State's Rivers and Mountains Conservancy ignored its own grant guidelines in awarding itself and partners $3 million for construction of controversial $30 million San Gabriel River center. The agency plans two more interpretive centers in the same immediate area.

A state agency created to preserve open space and habitat in the San Gabriel Valley is pouring millions of dollars into a controversial and costly San Gabriel River interpretive center even as it plans to build two more interpretive centers in the same east Los Angeles County area.

The San Gabriel and Lower Los Angeles Rivers and Mountains Conservancy’s $30 million San Gabriel River Discovery Center, proposed for the Whittier Narrows Natural Area and wildlife sanctuary on the San Gabriel River, was approved in January by a joint powers authority led by the conservancy.

Construction of the Discovery Center would require demolition of the one interpretive center that currently serves the immediate area, as well as the bulldozing of wildlife habitat within a county Significant Ecological Area.

Yet the conservancy, through another joint powers authority, has plans to build two more interpretive centers, each less than three miles from the proposed site of the Discovery Center.

The Watershed Conservation Authority, led by the conservancy, plans to build the “Duck Farm on the San Gabriel River,” an interpretive center with many elements similar to those of the Discovery Center. And the authority has included as part of its proposed update to the Whittier Narrows Master Plan a “welcome center” to be built within the Whittier Narrows Recreation Area, which includes the natural area.

The County of Los Angeles and two municipal water districts are pouring millions more public dollars into the Discovery Center even as taxes and water rates increase.

“It’s indefensible and obscene,” said Gloria Valladolid, board member of the Friends of the Whittier Narrows Natural Area. “When each passing day seems to bring news of more budget cuts to education, other basic services and even emergency services, to build even one of these projects would be questionable.

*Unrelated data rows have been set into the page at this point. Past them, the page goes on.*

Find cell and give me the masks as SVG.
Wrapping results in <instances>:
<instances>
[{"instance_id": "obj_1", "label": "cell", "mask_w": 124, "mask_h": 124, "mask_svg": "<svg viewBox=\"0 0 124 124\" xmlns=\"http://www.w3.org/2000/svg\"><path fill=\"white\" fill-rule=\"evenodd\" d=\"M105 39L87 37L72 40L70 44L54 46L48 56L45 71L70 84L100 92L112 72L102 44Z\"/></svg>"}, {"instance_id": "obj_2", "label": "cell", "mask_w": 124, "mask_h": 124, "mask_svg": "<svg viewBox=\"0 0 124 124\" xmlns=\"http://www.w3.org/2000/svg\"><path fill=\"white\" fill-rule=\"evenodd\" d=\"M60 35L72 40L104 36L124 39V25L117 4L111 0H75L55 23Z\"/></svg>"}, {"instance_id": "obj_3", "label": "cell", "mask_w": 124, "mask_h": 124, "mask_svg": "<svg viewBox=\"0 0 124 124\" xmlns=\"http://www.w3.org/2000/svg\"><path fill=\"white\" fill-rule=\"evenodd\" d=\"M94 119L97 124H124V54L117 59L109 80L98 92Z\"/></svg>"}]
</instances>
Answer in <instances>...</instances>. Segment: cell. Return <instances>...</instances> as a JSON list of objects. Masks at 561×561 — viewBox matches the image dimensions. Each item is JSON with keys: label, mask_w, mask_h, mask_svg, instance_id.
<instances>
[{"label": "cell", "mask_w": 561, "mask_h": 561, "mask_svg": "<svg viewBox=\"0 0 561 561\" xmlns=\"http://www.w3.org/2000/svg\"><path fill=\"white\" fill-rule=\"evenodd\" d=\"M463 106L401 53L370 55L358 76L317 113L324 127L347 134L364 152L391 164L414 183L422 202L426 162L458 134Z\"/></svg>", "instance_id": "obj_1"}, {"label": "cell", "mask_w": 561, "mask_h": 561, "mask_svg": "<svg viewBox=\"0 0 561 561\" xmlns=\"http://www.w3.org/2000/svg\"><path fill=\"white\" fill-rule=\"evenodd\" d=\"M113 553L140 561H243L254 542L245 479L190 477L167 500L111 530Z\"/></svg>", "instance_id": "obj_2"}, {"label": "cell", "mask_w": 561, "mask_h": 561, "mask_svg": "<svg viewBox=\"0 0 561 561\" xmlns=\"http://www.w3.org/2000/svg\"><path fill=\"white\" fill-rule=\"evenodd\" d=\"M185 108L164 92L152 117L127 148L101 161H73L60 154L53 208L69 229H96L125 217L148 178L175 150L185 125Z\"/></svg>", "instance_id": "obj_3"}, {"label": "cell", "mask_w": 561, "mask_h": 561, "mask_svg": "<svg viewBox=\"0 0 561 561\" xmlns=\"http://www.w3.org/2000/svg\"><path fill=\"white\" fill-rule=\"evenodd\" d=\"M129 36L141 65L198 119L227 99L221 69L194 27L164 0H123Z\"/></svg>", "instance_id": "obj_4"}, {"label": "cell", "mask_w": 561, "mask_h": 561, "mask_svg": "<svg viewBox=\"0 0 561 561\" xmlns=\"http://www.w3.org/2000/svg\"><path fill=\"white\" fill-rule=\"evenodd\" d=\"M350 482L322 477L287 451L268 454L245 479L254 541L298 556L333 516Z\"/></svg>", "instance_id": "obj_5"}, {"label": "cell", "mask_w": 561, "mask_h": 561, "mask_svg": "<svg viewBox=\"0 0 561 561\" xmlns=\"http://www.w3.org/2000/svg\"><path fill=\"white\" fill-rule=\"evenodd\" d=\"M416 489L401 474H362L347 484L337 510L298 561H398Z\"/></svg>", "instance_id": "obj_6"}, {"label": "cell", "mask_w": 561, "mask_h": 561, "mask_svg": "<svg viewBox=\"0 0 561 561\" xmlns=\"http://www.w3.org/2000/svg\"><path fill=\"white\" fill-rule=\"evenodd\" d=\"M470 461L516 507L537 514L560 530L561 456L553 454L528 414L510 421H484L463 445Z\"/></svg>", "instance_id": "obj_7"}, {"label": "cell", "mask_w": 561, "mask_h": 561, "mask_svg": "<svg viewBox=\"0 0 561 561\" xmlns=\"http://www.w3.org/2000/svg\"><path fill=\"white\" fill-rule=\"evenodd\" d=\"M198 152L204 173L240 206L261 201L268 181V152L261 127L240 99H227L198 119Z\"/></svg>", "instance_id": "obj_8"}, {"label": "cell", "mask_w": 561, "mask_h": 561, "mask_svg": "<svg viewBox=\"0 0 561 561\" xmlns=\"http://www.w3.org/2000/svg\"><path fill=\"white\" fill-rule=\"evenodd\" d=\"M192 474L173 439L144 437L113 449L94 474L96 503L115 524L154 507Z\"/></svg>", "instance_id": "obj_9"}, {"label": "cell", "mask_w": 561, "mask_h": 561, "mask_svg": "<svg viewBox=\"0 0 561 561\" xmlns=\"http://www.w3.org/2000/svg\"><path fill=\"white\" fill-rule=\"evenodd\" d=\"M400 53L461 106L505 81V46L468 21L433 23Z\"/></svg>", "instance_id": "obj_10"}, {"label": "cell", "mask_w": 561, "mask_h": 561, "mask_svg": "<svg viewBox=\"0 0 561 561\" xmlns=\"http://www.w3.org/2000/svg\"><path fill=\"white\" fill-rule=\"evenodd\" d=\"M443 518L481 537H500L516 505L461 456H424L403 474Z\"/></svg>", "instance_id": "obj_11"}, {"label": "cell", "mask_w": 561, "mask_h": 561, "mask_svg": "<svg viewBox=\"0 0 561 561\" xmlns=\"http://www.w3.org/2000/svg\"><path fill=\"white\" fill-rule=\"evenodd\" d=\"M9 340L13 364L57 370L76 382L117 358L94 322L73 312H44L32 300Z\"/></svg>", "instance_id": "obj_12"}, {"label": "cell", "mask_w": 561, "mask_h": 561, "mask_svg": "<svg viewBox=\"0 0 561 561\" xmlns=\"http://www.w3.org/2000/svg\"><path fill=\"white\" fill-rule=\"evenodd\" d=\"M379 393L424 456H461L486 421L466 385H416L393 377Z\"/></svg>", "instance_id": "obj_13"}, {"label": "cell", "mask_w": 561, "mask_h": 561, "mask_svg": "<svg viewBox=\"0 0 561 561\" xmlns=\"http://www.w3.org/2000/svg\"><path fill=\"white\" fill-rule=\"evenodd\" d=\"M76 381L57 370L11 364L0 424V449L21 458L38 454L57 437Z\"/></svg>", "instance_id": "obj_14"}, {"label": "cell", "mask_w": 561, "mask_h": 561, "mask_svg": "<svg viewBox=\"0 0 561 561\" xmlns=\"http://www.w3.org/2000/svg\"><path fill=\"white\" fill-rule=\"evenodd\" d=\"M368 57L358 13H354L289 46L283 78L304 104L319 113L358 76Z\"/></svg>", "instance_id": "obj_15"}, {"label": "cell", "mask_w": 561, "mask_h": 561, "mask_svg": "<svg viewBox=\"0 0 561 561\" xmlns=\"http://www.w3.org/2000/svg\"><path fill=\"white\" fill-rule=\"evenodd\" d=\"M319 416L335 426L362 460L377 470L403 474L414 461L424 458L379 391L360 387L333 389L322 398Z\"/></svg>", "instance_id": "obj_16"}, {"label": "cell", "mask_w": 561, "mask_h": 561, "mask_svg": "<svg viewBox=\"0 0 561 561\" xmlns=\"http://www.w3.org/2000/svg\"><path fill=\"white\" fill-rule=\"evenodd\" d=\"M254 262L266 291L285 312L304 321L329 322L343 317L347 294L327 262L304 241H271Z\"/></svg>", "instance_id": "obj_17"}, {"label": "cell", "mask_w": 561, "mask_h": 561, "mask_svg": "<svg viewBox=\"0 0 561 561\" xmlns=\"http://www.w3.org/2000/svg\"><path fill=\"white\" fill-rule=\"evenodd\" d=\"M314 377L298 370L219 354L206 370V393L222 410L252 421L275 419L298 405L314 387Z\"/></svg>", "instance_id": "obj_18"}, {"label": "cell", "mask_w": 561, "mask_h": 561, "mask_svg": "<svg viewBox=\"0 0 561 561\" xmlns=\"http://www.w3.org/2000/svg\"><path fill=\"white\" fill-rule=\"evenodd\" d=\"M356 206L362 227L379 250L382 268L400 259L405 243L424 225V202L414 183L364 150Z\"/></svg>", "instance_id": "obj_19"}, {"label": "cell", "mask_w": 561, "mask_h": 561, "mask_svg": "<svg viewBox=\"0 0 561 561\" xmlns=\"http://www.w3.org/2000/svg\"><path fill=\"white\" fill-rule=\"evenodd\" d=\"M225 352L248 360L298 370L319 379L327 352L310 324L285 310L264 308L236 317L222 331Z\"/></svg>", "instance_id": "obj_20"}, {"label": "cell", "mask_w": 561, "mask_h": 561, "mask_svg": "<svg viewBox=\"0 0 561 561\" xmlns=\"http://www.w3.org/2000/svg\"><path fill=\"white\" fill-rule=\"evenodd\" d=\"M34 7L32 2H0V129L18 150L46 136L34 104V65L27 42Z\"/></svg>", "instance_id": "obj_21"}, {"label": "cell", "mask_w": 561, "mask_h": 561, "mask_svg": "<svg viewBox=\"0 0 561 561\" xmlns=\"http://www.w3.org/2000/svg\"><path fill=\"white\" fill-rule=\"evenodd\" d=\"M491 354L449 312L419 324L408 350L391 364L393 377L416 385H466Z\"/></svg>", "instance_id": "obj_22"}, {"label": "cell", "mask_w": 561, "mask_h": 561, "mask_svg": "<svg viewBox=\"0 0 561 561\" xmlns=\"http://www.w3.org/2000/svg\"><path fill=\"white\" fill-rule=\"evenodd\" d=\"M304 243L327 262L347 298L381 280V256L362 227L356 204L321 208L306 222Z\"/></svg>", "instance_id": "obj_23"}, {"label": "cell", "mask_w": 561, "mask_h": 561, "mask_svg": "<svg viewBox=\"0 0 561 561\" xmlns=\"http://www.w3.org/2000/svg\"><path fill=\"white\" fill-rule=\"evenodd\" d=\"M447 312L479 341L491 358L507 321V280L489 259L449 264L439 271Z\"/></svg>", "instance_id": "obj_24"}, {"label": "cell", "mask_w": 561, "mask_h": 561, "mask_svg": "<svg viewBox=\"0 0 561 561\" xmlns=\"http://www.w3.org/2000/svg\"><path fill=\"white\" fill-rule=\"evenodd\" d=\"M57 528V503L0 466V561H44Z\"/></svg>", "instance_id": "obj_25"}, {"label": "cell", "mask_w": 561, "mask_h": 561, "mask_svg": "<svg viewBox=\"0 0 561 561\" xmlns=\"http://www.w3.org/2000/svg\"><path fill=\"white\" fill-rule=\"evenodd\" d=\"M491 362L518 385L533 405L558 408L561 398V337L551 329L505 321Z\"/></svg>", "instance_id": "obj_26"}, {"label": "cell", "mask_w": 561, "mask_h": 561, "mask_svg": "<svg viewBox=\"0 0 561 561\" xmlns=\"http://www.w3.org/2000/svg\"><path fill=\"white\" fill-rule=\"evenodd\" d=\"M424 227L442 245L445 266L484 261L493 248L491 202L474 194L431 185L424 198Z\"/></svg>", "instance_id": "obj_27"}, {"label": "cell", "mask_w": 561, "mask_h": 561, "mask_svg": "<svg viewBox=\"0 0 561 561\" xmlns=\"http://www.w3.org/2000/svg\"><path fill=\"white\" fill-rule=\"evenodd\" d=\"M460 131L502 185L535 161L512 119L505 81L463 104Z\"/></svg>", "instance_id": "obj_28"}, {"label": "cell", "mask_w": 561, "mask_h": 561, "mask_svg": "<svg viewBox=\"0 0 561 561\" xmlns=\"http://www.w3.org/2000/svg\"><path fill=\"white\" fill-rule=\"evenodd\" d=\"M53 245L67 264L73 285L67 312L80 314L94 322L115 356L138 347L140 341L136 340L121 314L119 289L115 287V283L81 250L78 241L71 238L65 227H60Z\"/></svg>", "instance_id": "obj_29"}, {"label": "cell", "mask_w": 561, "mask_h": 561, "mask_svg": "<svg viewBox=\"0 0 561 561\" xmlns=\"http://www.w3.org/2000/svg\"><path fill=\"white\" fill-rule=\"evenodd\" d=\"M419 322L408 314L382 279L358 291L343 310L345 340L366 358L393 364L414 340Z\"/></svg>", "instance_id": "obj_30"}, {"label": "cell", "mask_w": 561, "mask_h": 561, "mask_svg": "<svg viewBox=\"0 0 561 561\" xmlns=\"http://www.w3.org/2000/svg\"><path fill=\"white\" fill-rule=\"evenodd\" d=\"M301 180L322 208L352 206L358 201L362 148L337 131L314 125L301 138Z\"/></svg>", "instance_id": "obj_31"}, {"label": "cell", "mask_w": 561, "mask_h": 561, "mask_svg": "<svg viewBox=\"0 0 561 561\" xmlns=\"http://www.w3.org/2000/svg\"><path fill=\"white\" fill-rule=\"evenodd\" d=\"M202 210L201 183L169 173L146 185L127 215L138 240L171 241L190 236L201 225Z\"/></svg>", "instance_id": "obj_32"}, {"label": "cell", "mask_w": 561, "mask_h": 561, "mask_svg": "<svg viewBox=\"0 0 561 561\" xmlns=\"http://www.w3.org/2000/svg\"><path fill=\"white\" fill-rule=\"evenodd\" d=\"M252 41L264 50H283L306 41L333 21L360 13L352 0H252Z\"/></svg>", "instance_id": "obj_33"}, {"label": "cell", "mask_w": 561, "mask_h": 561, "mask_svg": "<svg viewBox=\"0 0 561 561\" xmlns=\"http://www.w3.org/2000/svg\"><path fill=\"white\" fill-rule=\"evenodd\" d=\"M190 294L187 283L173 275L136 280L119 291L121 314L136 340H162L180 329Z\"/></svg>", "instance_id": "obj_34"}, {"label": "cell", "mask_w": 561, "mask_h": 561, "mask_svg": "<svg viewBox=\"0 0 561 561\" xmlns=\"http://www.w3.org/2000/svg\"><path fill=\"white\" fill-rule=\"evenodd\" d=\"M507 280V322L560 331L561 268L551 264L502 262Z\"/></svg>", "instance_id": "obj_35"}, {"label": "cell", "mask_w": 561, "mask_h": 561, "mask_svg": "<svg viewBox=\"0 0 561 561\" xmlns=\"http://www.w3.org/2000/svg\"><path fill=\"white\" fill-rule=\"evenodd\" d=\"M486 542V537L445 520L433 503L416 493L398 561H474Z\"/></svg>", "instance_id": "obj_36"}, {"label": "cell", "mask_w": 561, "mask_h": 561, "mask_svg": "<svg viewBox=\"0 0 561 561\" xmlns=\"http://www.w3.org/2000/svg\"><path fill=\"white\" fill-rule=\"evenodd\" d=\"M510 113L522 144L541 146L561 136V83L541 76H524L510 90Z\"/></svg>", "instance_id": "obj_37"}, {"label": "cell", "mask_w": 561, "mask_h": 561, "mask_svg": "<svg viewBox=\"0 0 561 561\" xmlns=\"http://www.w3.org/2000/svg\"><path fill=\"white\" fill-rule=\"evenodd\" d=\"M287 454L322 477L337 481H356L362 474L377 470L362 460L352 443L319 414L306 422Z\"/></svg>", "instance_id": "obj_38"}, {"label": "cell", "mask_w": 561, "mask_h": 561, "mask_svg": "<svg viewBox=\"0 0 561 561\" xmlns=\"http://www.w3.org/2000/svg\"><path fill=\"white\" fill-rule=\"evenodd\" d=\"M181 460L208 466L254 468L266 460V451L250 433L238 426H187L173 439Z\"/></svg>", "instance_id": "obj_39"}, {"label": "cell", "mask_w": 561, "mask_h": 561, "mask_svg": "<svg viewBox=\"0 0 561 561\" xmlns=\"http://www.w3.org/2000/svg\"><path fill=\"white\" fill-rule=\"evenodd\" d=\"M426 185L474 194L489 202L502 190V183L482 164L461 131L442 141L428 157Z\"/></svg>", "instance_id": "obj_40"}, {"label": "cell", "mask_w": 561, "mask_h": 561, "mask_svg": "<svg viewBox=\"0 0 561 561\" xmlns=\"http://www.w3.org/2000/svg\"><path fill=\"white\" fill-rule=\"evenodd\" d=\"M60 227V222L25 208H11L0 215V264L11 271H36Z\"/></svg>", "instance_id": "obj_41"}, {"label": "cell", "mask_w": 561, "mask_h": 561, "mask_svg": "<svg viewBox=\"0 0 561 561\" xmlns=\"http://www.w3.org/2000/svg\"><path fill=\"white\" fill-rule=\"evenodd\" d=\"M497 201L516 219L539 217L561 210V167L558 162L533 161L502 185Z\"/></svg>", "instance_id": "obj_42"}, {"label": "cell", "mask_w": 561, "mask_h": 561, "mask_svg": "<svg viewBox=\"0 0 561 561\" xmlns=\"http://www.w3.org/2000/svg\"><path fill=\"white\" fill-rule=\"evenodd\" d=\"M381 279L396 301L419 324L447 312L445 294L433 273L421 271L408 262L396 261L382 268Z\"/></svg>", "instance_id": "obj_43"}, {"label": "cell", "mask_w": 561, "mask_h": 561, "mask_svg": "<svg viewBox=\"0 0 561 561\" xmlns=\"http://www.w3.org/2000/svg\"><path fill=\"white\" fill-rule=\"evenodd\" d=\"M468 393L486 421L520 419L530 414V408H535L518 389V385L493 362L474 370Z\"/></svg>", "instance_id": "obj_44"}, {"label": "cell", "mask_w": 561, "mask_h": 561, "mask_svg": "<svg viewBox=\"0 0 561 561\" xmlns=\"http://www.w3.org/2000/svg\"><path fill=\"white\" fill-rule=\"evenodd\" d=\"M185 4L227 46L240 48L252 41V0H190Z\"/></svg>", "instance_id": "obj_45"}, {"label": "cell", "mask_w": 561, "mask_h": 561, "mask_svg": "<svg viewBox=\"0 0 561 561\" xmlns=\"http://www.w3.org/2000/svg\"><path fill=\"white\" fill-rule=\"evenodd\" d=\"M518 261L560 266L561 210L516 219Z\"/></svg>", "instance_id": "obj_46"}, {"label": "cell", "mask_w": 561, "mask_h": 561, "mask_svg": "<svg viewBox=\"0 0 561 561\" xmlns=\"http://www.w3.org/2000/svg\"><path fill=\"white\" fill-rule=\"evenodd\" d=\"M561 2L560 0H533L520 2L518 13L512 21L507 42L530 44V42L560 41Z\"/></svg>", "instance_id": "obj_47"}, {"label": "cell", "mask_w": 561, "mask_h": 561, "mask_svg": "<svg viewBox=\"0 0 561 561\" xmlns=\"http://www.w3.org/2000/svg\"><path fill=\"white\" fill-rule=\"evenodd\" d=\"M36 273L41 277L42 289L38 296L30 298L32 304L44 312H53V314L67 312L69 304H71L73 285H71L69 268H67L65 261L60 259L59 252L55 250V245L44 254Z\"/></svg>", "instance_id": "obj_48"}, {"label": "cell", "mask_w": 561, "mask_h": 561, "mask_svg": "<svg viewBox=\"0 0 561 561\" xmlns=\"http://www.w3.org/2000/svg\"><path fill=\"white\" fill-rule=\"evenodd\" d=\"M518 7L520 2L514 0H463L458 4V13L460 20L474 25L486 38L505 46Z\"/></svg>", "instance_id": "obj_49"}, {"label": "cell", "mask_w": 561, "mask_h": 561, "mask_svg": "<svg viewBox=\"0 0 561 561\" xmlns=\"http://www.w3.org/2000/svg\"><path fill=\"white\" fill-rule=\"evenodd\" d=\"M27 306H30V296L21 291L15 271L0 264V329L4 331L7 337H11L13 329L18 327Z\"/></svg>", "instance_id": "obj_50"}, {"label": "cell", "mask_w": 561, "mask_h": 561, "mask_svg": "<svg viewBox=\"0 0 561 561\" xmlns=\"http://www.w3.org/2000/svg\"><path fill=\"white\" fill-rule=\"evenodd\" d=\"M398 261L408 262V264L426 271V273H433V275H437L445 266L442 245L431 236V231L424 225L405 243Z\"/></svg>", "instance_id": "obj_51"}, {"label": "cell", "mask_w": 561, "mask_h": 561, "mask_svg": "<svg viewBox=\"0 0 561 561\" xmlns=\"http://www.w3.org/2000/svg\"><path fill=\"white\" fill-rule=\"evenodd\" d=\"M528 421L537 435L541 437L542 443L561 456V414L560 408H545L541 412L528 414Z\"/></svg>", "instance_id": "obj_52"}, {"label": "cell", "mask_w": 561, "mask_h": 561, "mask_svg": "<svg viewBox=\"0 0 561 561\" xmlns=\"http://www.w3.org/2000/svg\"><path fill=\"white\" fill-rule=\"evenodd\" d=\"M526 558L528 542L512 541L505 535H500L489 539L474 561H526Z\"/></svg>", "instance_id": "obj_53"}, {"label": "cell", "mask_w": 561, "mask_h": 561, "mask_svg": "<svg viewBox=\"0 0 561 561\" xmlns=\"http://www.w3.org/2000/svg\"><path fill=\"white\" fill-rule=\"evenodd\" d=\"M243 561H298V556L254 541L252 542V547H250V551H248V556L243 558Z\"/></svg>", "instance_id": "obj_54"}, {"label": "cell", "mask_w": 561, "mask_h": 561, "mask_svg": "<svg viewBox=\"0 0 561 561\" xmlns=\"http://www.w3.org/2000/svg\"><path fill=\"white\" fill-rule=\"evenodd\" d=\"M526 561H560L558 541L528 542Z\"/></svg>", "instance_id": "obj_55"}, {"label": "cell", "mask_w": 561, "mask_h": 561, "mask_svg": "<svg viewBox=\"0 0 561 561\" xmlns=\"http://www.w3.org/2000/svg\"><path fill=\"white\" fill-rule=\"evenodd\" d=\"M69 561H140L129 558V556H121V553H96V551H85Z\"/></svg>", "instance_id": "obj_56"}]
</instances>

“But to take millions of dollars from the community, destroy an existing interpretive center and then build three redundant facilities — is this really the way to manage public resources?”

Questions have also been raised regarding the propriety of the $3 million grant the conservancy gave itself and its partners to build the Discovery Center.

A request under the California Public Records Act revealed that the conservancy provided the $3 million for the Discovery Center even though the project “was not included in the [conservancy’s] regular competitive grant process” — a process the agency spent tens of thousands of tax dollars to develop and implement.

In a letter accompanying materials provided in response to the request, Belinda Faustinos, executive officer of the conservancy, the San Gabriel River Discovery Center Authority and the Watershed Conservation Authority, stated that no application was submitted for the grant to the Discovery Center and that the grant program guidelines “do not apply to this particular project.”

“It’s this kind of lack of accountability that leads to taxpayer cynicism and distrust of government,” said Friends board member Valladolid.

“The conservancy was created to preserve, restore and protect open space and habitat to benefit the community and the environment upon which we all depend. It certainly wasn’t created to take our tax dollars and dot the land with buildings.”